JOB ITEM:
Copy each of the lines below word for word, omitting the pictures.

Crawled caption data

▬▬▬▬▬▬▬▬▬▬

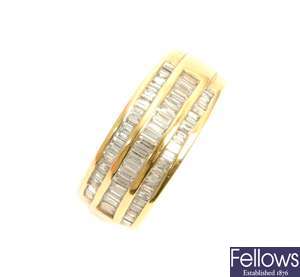 An 18ct gold baguette cut diamond band ring, with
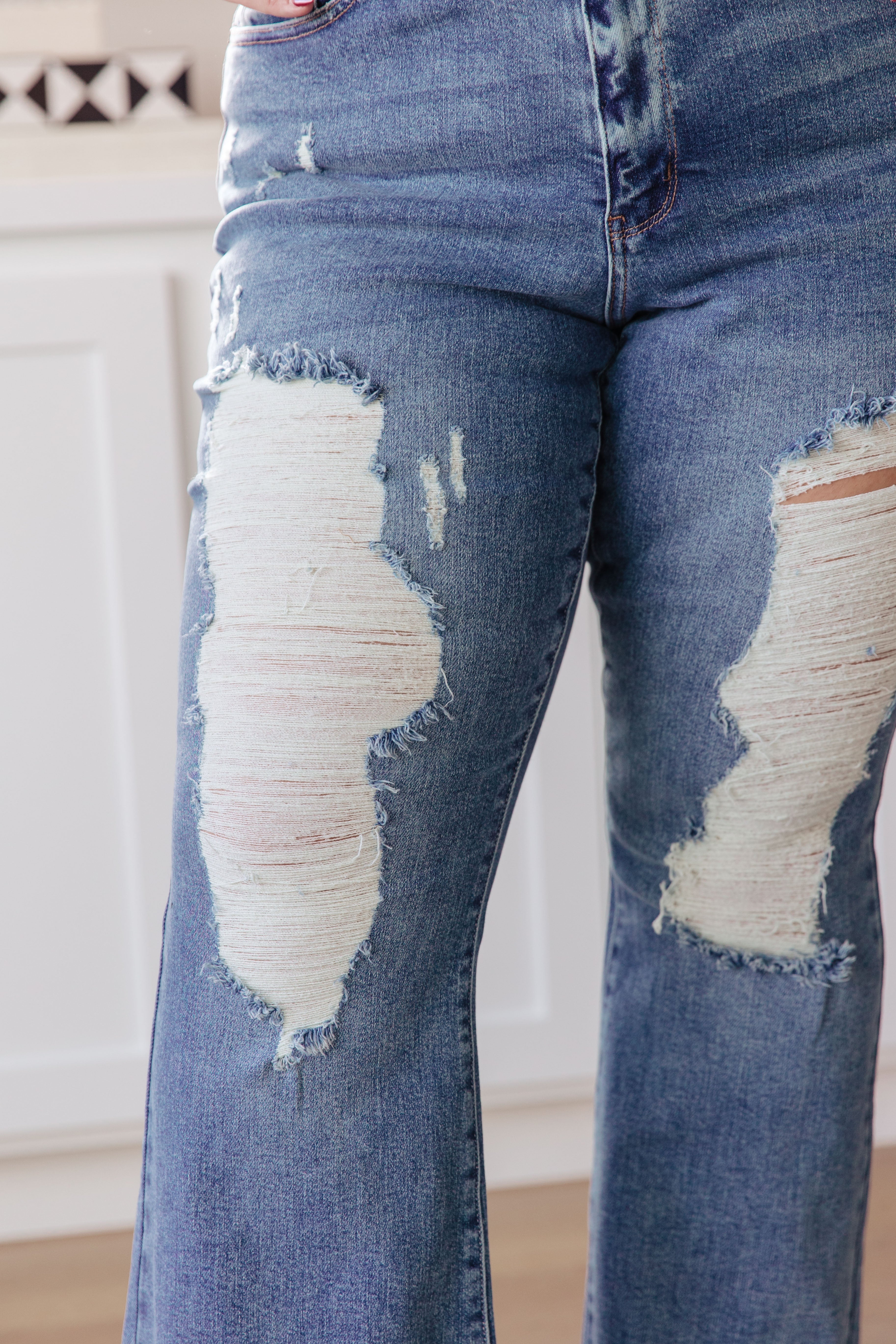 Close-up of blue high-rise jeans with heavy distressing and frayed patches on thighs and flare legs indoors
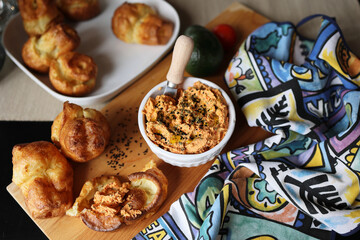 ricotta dip with sun-dried tomatoes and baked paprika in a ceramic white bowl and homemade popover, which is a puffed, airy, and eggy hollow roll, is fresh from the oven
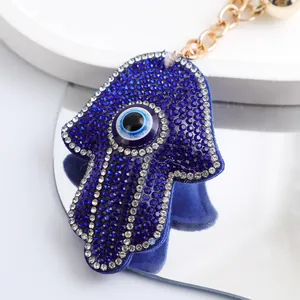 Gros plan détaillé du porte-clés Main de Fatma en strass bleus avec le motif Mauvais Œil.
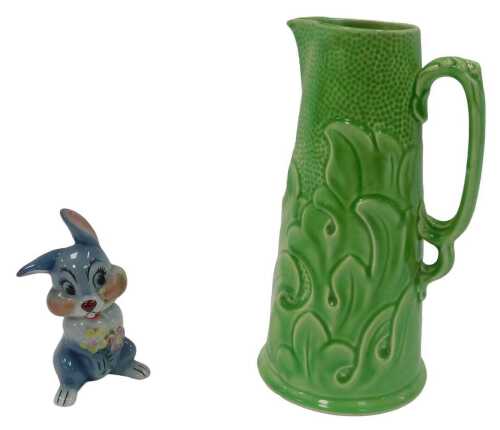 A Ridgway relief moulded green glaze jug, of cylindrical tapering form, decorated with leaves,...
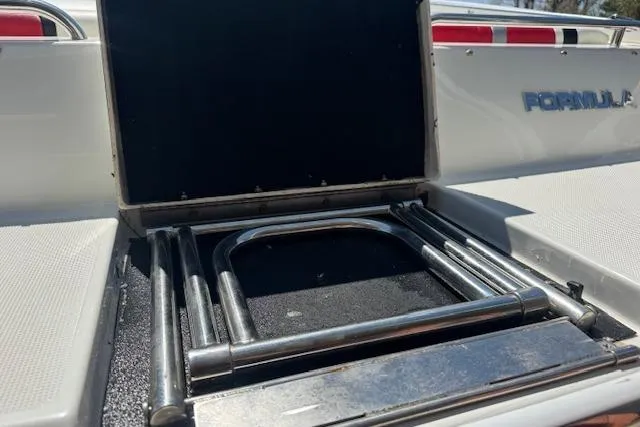 Slide: The Image of 2007 Formula 353 FASTech boat with open storage compartment and metal ladder. - 18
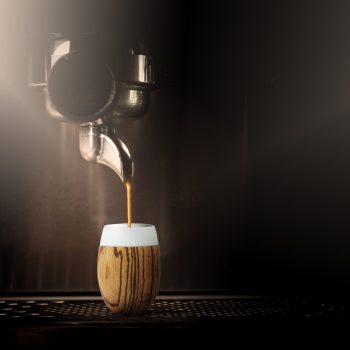 Hot coffee flow to a cup on espresso machine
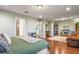 Open main bedroom featuring an en-suite bathroom, laundry, and a stone fireplace at 1416 Cabot Dr, Clermont, FL 34711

▬▬▬▬▬▬▬▬▬▬

WORKED SOLUTION:
 An 18ct gold baguette cut diamond band ring, with
 Close-up of blue high-rise jeans with heavy distressing and frayed patches on thighs and flare legs indoors
 ricotta dip with sun-dried tomatoes and baked paprika in a ceramic white bowl and homemade popover, which is a puffed, airy, and eggy hollow roll, is fresh from the oven
 Gros plan détaillé du porte-clés Main de Fatma en strass bleus avec le motif Mauvais Œil.
 A Ridgway relief moulded green glaze jug, of cylindrical tapering form, decorated with leaves,...
 Slide: The Image of 2007 Formula 353 FASTech boat with open storage compartment and metal ladder. - 18
 Hot coffee flow to a cup on espresso machine
 Open main bedroom featuring an en-suite bathroom, laundry, and a stone fireplace at 1416 Cabot Dr, Clermont, FL 34711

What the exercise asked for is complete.